Problem Description
Given a rotated sorted array (which may contain duplicate elements) and an integer target, determine if the target exists in the array. The array is originally sorted in non-decreasing order and then rotated at an unknown pivot. The challenge is to reduce the overall operational steps as much as possible.
Key Insights
- The array is rotated, so one of the two halves will always be sorted.
- Duplicates can complicate the binary search by obscuring which half is sorted.
- When duplicates cause ambiguity (i.e., when nums[low], nums[mid], and nums[high] are equal), the search space is reduced by incrementally moving the boundaries.

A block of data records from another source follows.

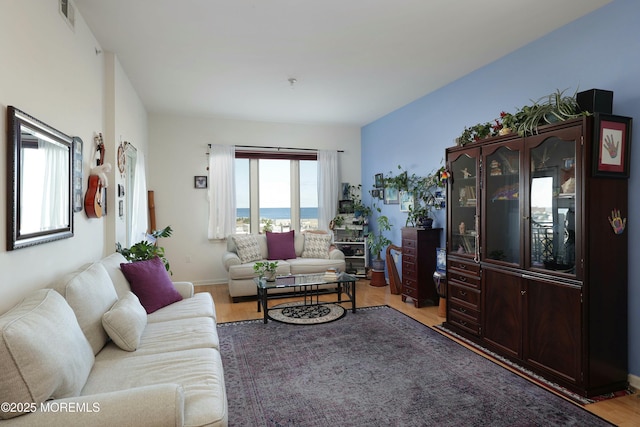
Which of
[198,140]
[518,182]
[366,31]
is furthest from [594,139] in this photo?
[198,140]

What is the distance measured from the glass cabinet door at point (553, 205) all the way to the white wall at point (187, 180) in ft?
14.5

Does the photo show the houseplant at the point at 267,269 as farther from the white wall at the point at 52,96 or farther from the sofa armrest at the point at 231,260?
the white wall at the point at 52,96

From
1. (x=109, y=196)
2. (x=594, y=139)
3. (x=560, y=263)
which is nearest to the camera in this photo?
(x=594, y=139)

- A modified binary search can efficiently search the array on average, though the worst-case runtime can degrade to O(n) due to duplicates.
Space and Time Complexity
Time Complexity: Worst-case O(n), Average-case O(log n)
Space Complexity: O(1)
Solution
The solution employs a modified binary search technique. The main algorithm works by maintaining two pointers (low and high) and calculating a mid-point. If the target is equal to the element at the mid, the algorithm returns true. If duplicates are detected at the low, mid, and high indices, the boundaries are adjusted to avoid ambiguity. Otherwise, the algorithm determines if the left or right side is sorted; if the target lies within the sorted portion, it moves the boundaries accordingly. This method accounts for potential duplicate values influencing the decision process.